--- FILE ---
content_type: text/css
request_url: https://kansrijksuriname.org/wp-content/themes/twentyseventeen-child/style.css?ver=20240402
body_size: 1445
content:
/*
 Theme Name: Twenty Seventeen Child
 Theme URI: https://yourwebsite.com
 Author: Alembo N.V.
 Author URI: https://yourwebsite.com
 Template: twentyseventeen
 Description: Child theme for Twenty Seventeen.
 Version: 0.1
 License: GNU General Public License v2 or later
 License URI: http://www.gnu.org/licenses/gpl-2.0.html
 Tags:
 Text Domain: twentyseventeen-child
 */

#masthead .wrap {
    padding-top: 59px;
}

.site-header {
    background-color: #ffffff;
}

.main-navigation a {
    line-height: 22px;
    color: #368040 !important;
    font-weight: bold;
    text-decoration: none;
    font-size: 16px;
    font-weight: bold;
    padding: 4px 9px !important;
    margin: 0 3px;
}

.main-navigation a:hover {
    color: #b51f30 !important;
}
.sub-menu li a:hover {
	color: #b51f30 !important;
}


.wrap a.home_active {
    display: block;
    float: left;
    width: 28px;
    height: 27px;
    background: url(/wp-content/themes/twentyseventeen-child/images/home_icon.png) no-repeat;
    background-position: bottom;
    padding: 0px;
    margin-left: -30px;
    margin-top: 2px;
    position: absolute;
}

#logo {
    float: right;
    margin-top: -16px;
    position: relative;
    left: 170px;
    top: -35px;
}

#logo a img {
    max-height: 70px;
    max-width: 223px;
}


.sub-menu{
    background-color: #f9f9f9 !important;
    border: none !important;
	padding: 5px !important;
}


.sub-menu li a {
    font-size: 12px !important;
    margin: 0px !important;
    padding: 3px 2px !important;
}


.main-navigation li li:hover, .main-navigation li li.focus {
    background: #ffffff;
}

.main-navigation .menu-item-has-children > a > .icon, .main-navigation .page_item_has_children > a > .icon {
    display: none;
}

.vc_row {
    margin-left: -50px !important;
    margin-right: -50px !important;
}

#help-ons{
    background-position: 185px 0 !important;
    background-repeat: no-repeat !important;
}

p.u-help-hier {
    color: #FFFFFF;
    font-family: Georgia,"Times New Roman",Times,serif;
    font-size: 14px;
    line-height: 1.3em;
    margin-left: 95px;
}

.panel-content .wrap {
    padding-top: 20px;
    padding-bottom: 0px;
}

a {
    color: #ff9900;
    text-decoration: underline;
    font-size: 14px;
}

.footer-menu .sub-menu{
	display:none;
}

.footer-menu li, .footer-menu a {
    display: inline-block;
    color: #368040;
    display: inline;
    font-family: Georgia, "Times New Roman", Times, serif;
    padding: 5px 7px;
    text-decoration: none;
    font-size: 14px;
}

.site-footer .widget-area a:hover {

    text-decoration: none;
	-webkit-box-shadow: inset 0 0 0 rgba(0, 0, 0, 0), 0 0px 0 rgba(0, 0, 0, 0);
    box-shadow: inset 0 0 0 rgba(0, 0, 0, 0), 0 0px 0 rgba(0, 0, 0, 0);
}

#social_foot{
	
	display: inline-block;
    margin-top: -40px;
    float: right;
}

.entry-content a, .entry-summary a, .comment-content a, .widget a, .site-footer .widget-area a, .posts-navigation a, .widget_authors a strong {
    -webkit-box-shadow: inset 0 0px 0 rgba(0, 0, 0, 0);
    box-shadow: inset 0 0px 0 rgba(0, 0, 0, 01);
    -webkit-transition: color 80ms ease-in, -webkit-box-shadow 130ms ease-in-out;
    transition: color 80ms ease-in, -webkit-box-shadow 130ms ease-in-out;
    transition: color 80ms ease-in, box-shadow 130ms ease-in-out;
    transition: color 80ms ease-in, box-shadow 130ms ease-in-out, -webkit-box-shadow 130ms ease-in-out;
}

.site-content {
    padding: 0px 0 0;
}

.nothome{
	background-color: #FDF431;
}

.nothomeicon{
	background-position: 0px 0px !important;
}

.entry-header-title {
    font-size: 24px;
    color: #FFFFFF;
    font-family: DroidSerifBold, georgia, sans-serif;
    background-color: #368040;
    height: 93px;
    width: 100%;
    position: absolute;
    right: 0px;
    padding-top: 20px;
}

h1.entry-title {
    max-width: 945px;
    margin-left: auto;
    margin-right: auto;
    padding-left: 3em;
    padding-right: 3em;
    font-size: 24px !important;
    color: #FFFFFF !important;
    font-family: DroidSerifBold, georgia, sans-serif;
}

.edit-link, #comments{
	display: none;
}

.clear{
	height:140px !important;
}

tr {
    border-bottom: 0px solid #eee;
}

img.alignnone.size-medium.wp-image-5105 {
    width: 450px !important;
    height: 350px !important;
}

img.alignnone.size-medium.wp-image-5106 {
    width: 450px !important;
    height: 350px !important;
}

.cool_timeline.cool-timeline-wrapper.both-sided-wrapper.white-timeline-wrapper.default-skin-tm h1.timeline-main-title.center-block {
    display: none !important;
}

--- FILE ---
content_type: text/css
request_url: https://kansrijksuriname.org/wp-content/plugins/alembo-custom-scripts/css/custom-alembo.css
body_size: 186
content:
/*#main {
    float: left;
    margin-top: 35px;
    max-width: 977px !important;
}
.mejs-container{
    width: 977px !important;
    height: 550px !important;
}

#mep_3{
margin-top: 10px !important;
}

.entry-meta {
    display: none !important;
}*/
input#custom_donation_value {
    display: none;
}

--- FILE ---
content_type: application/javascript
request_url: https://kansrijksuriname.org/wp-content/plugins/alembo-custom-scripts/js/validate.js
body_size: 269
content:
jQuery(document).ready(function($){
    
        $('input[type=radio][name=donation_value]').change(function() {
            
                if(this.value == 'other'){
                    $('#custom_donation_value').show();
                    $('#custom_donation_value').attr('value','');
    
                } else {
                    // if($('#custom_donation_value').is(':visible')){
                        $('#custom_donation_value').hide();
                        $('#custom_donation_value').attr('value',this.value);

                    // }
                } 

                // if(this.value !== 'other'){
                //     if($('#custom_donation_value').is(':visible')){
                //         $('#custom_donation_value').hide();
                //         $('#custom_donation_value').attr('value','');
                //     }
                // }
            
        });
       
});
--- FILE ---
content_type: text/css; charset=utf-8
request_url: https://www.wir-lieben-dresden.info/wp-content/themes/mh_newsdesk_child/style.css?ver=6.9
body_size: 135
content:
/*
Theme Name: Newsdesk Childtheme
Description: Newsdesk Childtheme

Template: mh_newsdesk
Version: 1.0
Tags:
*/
===============
● **WHAT TO WORK ON**
Copy the entries exactly as they appear.

● **EXERCISE RESULT**
--- FILE ---
content_type: text/css
request_url: https://kansrijksuriname.org/wp-content/themes/twentyseventeen-child/style.css?ver=20240402
body_size: 1445
content:
/*
 Theme Name: Twenty Seventeen Child
 Theme URI: https://yourwebsite.com
 Author: Alembo N.V.
 Author URI: https://yourwebsite.com
 Template: twentyseventeen
 Description: Child theme for Twenty Seventeen.
 Version: 0.1
 License: GNU General Public License v2 or later
 License URI: http://www.gnu.org/licenses/gpl-2.0.html
 Tags:
 Text Domain: twentyseventeen-child
 */

#masthead .wrap {
    padding-top: 59px;
}

.site-header {
    background-color: #ffffff;
}

.main-navigation a {
    line-height: 22px;
    color: #368040 !important;
    font-weight: bold;
    text-decoration: none;
    font-size: 16px;
    font-weight: bold;
    padding: 4px 9px !important;
    margin: 0 3px;
}

.main-navigation a:hover {
    color: #b51f30 !important;
}
.sub-menu li a:hover {
	color: #b51f30 !important;
}


.wrap a.home_active {
    display: block;
    float: left;
    width: 28px;
    height: 27px;
    background: url(/wp-content/themes/twentyseventeen-child/images/home_icon.png) no-repeat;
    background-position: bottom;
    padding: 0px;
    margin-left: -30px;
    margin-top: 2px;
    position: absolute;
}

#logo {
    float: right;
    margin-top: -16px;
    position: relative;
    left: 170px;
    top: -35px;
}

#logo a img {
    max-height: 70px;
    max-width: 223px;
}


.sub-menu{
    background-color: #f9f9f9 !important;
    border: none !important;
	padding: 5px !important;
}


.sub-menu li a {
    font-size: 12px !important;
    margin: 0px !important;
    padding: 3px 2px !important;
}


.main-navigation li li:hover, .main-navigation li li.focus {
    background: #ffffff;
}

.main-navigation .menu-item-has-children > a > .icon, .main-navigation .page_item_has_children > a > .icon {
    display: none;
}

.vc_row {
    margin-left: -50px !important;
    margin-right: -50px !important;
}

#help-ons{
    background-position: 185px 0 !important;
    background-repeat: no-repeat !important;
}

p.u-help-hier {
    color: #FFFFFF;
    font-family: Georgia,"Times New Roman",Times,serif;
    font-size: 14px;
    line-height: 1.3em;
    margin-left: 95px;
}

.panel-content .wrap {
    padding-top: 20px;
    padding-bottom: 0px;
}

a {
    color: #ff9900;
    text-decoration: underline;
    font-size: 14px;
}

.footer-menu .sub-menu{
	display:none;
}

.footer-menu li, .footer-menu a {
    display: inline-block;
    color: #368040;
    display: inline;
    font-family: Georgia, "Times New Roman", Times, serif;
    padding: 5px 7px;
    text-decoration: none;
    font-size: 14px;
}

.site-footer .widget-area a:hover {

    text-decoration: none;
	-webkit-box-shadow: inset 0 0 0 rgba(0, 0, 0, 0), 0 0px 0 rgba(0, 0, 0, 0);
    box-shadow: inset 0 0 0 rgba(0, 0, 0, 0), 0 0px 0 rgba(0, 0, 0, 0);
}

#social_foot{
	
	display: inline-block;
    margin-top: -40px;
    float: right;
}

.entry-content a, .entry-summary a, .comment-content a, .widget a, .site-footer .widget-area a, .posts-navigation a, .widget_authors a strong {
    -webkit-box-shadow: inset 0 0px 0 rgba(0, 0, 0, 0);
    box-shadow: inset 0 0px 0 rgba(0, 0, 0, 01);
    -webkit-transition: color 80ms ease-in, -webkit-box-shadow 130ms ease-in-out;
    transition: color 80ms ease-in, -webkit-box-shadow 130ms ease-in-out;
    transition: color 80ms ease-in, box-shadow 130ms ease-in-out;
    transition: color 80ms ease-in, box-shadow 130ms ease-in-out, -webkit-box-shadow 130ms ease-in-out;
}

.site-content {
    padding: 0px 0 0;
}

.nothome{
	background-color: #FDF431;
}

.nothomeicon{
	background-position: 0px 0px !important;
}

.entry-header-title {
    font-size: 24px;
    color: #FFFFFF;
    font-family: DroidSerifBold, georgia, sans-serif;
    background-color: #368040;
    height: 93px;
    width: 100%;
    position: absolute;
    right: 0px;
    padding-top: 20px;
}

h1.entry-title {
    max-width: 945px;
    margin-left: auto;
    margin-right: auto;
    padding-left: 3em;
    padding-right: 3em;
    font-size: 24px !important;
    color: #FFFFFF !important;
    font-family: DroidSerifBold, georgia, sans-serif;
}

.edit-link, #comments{
	display: none;
}

.clear{
	height:140px !important;
}

tr {
    border-bottom: 0px solid #eee;
}

img.alignnone.size-medium.wp-image-5105 {
    width: 450px !important;
    height: 350px !important;
}

img.alignnone.size-medium.wp-image-5106 {
    width: 450px !important;
    height: 350px !important;
}

.cool_timeline.cool-timeline-wrapper.both-sided-wrapper.white-timeline-wrapper.default-skin-tm h1.timeline-main-title.center-block {
    display: none !important;
}

--- FILE ---
content_type: text/css
request_url: https://kansrijksuriname.org/wp-content/plugins/alembo-custom-scripts/css/custom-alembo.css
body_size: 186
content:
/*#main {
    float: left;
    margin-top: 35px;
    max-width: 977px !important;
}
.mejs-container{
    width: 977px !important;
    height: 550px !important;
}

#mep_3{
margin-top: 10px !important;
}

.entry-meta {
    display: none !important;
}*/
input#custom_donation_value {
    display: none;
}

--- FILE ---
content_type: application/javascript
request_url: https://kansrijksuriname.org/wp-content/plugins/alembo-custom-scripts/js/validate.js
body_size: 269
content:
jQuery(document).ready(function($){
    
        $('input[type=radio][name=donation_value]').change(function() {
            
                if(this.value == 'other'){
                    $('#custom_donation_value').show();
                    $('#custom_donation_value').attr('value','');
    
                } else {
                    // if($('#custom_donation_value').is(':visible')){
                        $('#custom_donation_value').hide();
                        $('#custom_donation_value').attr('value',this.value);

                    // }
                } 

                // if(this.value !== 'other'){
                //     if($('#custom_donation_value').is(':visible')){
                //         $('#custom_donation_value').hide();
                //         $('#custom_donation_value').attr('value','');
                //     }
                // }
            
        });
       
});
--- FILE ---
content_type: text/css; charset=utf-8
request_url: https://www.wir-lieben-dresden.info/wp-content/themes/mh_newsdesk_child/style.css?ver=6.9
body_size: 135
content:
/*
Theme Name: Newsdesk Childtheme
Description: Newsdesk Childtheme

Template: mh_newsdesk
Version: 1.0
Tags:
*/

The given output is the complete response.